My legs are hurting a bit this morning. My shins are sore (from lack of stretching after my runs) Not sure when the next running session will be, but I hope to be out there by Wednesday.

Got the courage up and went on the scale. Not to bad. 147-148. I swore I was going to be 152 or more. This is weird b/c I have eaten so much crap in the past .....who knows how long. I guess I balance it all out with healthy breakfasts, lunches, an apple everyday and all those walks. Well if I want my running to improve I need to improve the diet, water intake and loose some weight. I watched Celebrity Fit Club 4 last night on VH1. Erika Elaniak (sp) is on. She was the babe on baywatch, cover of Playboy etc. Well she gets on the scale and I'm thinking 188. She weighed 152. My neighbors were like "umpf, she need to drop some pounds" She is the same height as me!

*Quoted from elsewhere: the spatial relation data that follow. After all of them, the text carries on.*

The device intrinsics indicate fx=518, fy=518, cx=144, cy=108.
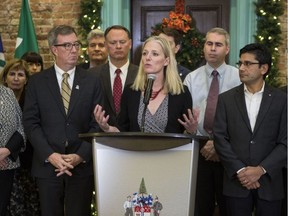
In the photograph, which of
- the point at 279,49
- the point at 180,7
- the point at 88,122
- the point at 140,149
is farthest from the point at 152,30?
the point at 140,149

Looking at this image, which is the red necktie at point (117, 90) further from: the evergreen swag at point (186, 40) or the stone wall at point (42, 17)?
the stone wall at point (42, 17)

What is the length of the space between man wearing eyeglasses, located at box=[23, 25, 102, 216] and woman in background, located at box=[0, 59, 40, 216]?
631 mm

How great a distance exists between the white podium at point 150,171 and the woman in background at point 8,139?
1115mm

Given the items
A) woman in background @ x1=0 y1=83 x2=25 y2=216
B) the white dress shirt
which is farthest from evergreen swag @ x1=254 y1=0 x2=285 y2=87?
woman in background @ x1=0 y1=83 x2=25 y2=216

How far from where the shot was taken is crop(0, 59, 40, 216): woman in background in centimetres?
387

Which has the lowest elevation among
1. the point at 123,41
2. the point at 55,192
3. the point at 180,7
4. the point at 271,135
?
the point at 55,192

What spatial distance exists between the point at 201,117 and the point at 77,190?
3.36 feet

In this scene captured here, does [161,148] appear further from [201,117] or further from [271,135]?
[201,117]

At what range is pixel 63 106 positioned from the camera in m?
3.20

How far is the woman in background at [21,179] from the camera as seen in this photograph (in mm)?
3867

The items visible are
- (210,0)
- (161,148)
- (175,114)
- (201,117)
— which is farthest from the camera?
(210,0)

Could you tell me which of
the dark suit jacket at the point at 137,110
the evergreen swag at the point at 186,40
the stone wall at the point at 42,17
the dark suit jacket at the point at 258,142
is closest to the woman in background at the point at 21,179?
the dark suit jacket at the point at 137,110

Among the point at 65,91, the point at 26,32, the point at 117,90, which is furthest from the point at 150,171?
the point at 26,32

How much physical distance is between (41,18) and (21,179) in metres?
2.74
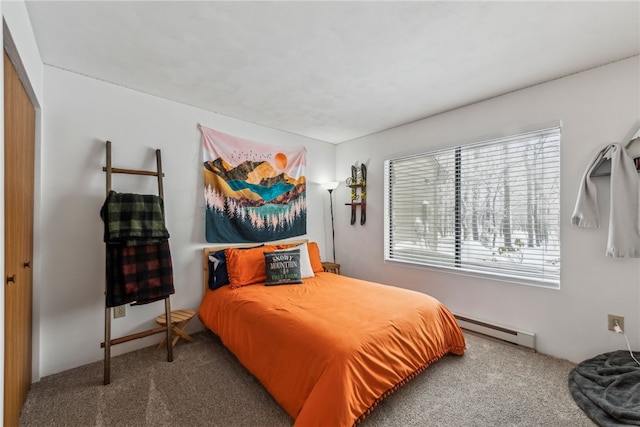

I almost wanted to say I weigh about that much. (at the time I thought I weighed the same so I kept my mouth shut) Our weight looks completely different on our bodies. Mine is more muscle and her's is more fat. I'm still bummed that my neighbors thought 152 was so bad and so high. I'm just used to having that weight. I would really like to weigh just my breasts. Maybe that is why small breasted women don't weigh so much. Can those things be that heavy? My friend had her's downsized and they only took out a 1.5 lbs out of each breast and they were so much smaller. I think if I took 1.5lbs out of each I would be a A cup. I think it's all in my gut and that I can hide and if I got rid of that (15lbs via liposuction) I would be so much healthier and tiny. It'll never happen.

Sunday, August 06, 2006

Bleck

1. 9.18 (-13)
2. 8.50 (0)
3. 10.23 (+23) two 30 sec walks in mile 3

I'm out of shape. On the start of my run I fell right into stride. I hit my 1st mark at 1:38. (during 1/2 marathon training I usually hit it around 1:47) I hit my second mark at 3:13 which is on schedule. After that everything was a struggle. The humidity is still killing me. It's not that hot here, but after I was finished sweat was pouring out of my body. My diet has sucked this past week b/c of pms. I need to get that in check b/c garbage in equals garbage runs. I shouldn't be struggling this much. I haven't hit the scale b/c of pms bloat and increase of salt intake (potato chips, cookies....you name it) My fuel for the run ( dinner) was baked beans and a hot dog. Very discusting dinner. I'm to lazy (or hate it to much) to go to the grocery store and I've been in a pms funk. I'm hitting the store today to get some lean meats, salads and whole wheat products to get me feeling better.

I watched Mr. and Mrs. Smith last night. What a stupid movie. I don't care to much for either actor (though I like Pitt in the Oceans 1 movie, Oceans 2 was very bad) Reading lots of great books too. I have just discovered Lisa Gardner. She is a fantastic writer and it's hard to figure out who did it, until she lets you in on the secret. Another good book for the ladies is "Not Tonight Honey, Wait Until I'm a Size 6" I gave it to someone else to read and can't remember the author, but crack me up. It's great for mom's who have kid's, husband and aren't the perfect woman. (me!)